**Page extract**
A Bonus Issue is the issue of free shares to existing shareholders out of reserves.

Why do companies issue bonus shares?

  • Convert accumulated reserves into capital.
  • Reward shareholders without paying cash.
  • Improve liquidity (more shares in market).

Accounting Entry:

General Reserve A/c                Dr.  ₹50,00,000
    To Bonus to Shareholders A/c            ₹50,00,000

Bonus to Shareholders A/c          Dr.  ₹50,00,000
    To Share Capital A/c                    ₹50,00,000
(Issue of 5,00,000 shares of ₹10 each as bonus)

Rights Issue

"Giving existing shareholders the right to buy new shares first."

Before issuing shares to the public, a company must offer them to existing shareholders proportionate to their current holding.

Accounting: Same as normal share issue (at par/premium).


Redemption of Debentures

Debentures are repaid on maturity. Methods:

  1. Lump Sum Payment: Pay all debenture holders at once.
  2. By Purchase in Open Market: Buy back debentures from the market.
  3. By Conversion: Convert into shares (equity/preference).

Entry (Lump Sum):

Debentures A/c                     Dr.  ₹10,00,000
    To Bank A/c                             ₹10,00,000
(Redemption of ₹10 Lakh debentures at par)

**Tasks to carry out**
1. From the accounting notes, quote the part that begins with the words containing "Before issuing shares" and ends with "into shares (equity/preference).".
2. Condense the paragraph in the accounting notes that begins "Before issuing shares to the public" into a shorter statement that keeps its main facts.
3. List every method of redeeming debentures that the accounting notes name.

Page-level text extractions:
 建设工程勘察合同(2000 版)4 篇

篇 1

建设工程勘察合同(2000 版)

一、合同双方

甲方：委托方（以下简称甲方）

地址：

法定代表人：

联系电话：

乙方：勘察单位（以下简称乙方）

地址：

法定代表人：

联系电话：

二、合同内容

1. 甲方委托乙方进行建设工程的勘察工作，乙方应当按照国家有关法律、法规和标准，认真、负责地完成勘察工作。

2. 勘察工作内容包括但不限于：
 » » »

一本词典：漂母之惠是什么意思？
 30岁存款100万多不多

**Results of the tasks**
1.
Before issuing shares to the public, a company must offer them to existing shareholders proportionate to their current holding.

Accounting: Same as normal share issue (at par/premium).


Redemption of Debentures

Debentures are repaid on maturity. Methods:

  1. Lump Sum Payment: Pay all debenture holders at once.
  2. By Purchase in Open Market: Buy back debentures from the market.
  3. By Conversion: Convert into shares (equity/preference).

2. A company must offer new shares to its existing shareholders, in proportion to their current holdings, before offering them to the public.

3.
1. Lump Sum Payment
2. By Purchase in Open Market
3. By Conversion